The Swiss Space Office (SSO) is the federal government's competence centre for national and international space matters. In its role it cooperates closely with other federal offices and is responsible for the preparation and implementation of the policy and strategic orientations of the space domain in Switzerland. The SSO is part of the State Secretariat for Education, Research, and Innovation. The Head of the SSO is Catherine Kropf.

The SSO ensures international cooperation in the space sector and promotes contacts with foreign partners. It represents Swiss interests in international organisations and international cooperation programmes. The most important instrument for implementing Swiss space policy is the participation of Switzerland in European Space Agency (ESA) programmes and activities. State Secretary Prof. Dr. Martina Hirayama and Catherine Kropf lead the delegation to ESA at ministerial, respectively delegate level.

Switzerland is a founding member of the European Space Agency, and has actively participated in European space development since 1960. The Swiss Space Office opened in 1998. The role of the SSO expanded to cover all aspects of space policy in 2000, when the new national constitution came into force.

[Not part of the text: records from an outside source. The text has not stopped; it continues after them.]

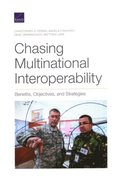 Chasing Multinational Interoperability: Benefits, Objectives, and Strategies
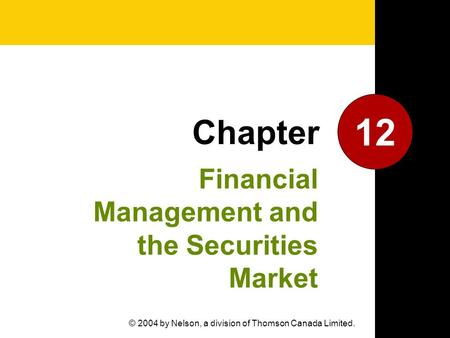 Financial Management and the Securities Market 12 Chapter © 2004 by Nelson, a division of Thomson Canada Limited.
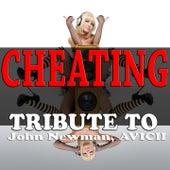 Cheating: Tribute to John Newman, Avicii de Various Artists
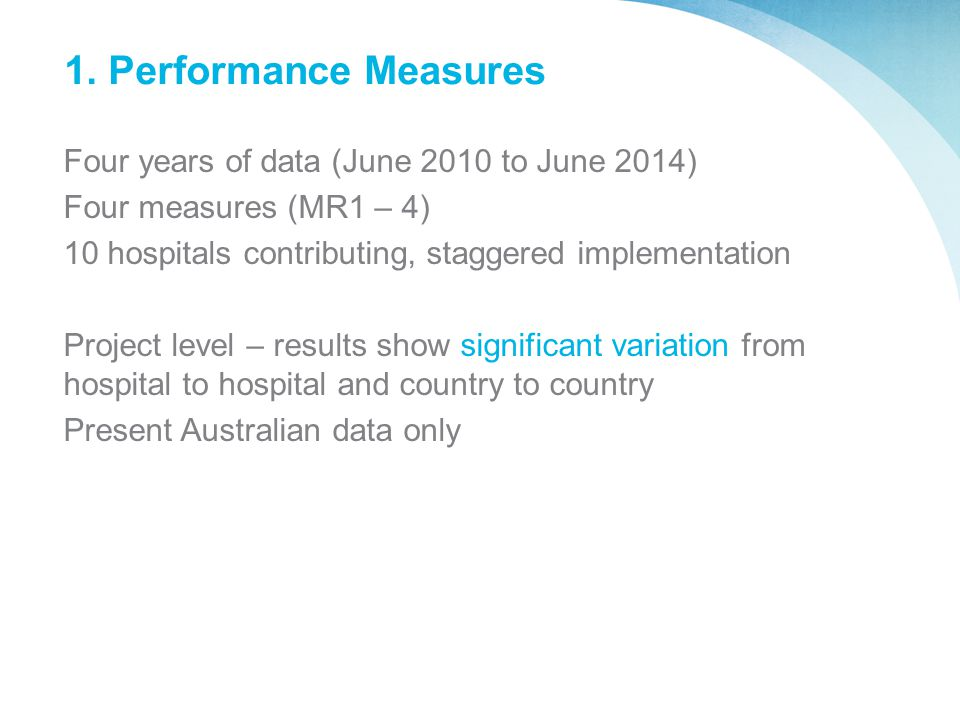 1. Performance Measures Four years of data (June 2010 to June 2014)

According to the International Astronautical Federation (IAF), the SSO is "the Swiss federal government's competence centre for national and international space matters. It promotes and coordinates Swiss activities in space research and utilisation. Swiss space policy and the new federal legislation on space operations are being developed under the leadership of SERI." The SSO office in Bern is responsible for the secretariat of the Federal Commission for Space Affairs (CFAS), and the Interdepartmental Coordination Committee for Space Affairs (IKAR).

==Budget==
The SSO manages two guarantee credit lines that are approved by Swiss Parlament as part of the "Dispatch on the Promotion of Education, Research and Innovation".

The R&D related space budget based on the 2026 Budget of the Swiss Confederation amounts to CHF 195 million ($214 million) for ESA and CHF 6,9 million for national activities.

In 2026, Switzerland contributed EUR 203 million ($232 million) or around 3.7% to ESA's budget.

The discrepancy between ESA payments and the national budget are explained by hedging operations carried out in accordance with federal requirements.

== Heads of the Swiss Space Office ==

| Name | Start dat | End date | References |
|---|---|---|---|
| Catherine Kropf | 2026 | in office |  |
| Renato Krpoun | 2016 | 2026 |  |
| Daniel Neuenschwander | 2009 | 2016 |  |
| Daniel Fürst | 2007 | 2009 |  |
| Marc Berschi | 2005 | 2007 |  |
| Patrick Piffaretti | 2002 | 2005 |  |
| Peter Creola | 1998 | 2002 |  |

== Swiss Astronauts ==
Switzerland does not have its own astronaut corps, but participates in the ESA European Exploration Envelope Programme (E3P) and thus also in the astronaut corps of ESA. The Swiss Space Office (SSO) contributes to the governance of the programme through the ESA Council and the ESA Human Spaceflight Microgravity and Exploitation Programme Board (PB‑HME).

ESA Astronaut Claude Nicollier is of Swiss nationality and has been on several missions with the United States space program in the 1990s and is also a member of the European Astronaut Corps. By 2007 he had retired from Swiss space missions to become a professor at EPFL. In 2022 Swiss national Marco Sieber was selected by ESA as career astronaut and In April 2024 he completed his astronaut training.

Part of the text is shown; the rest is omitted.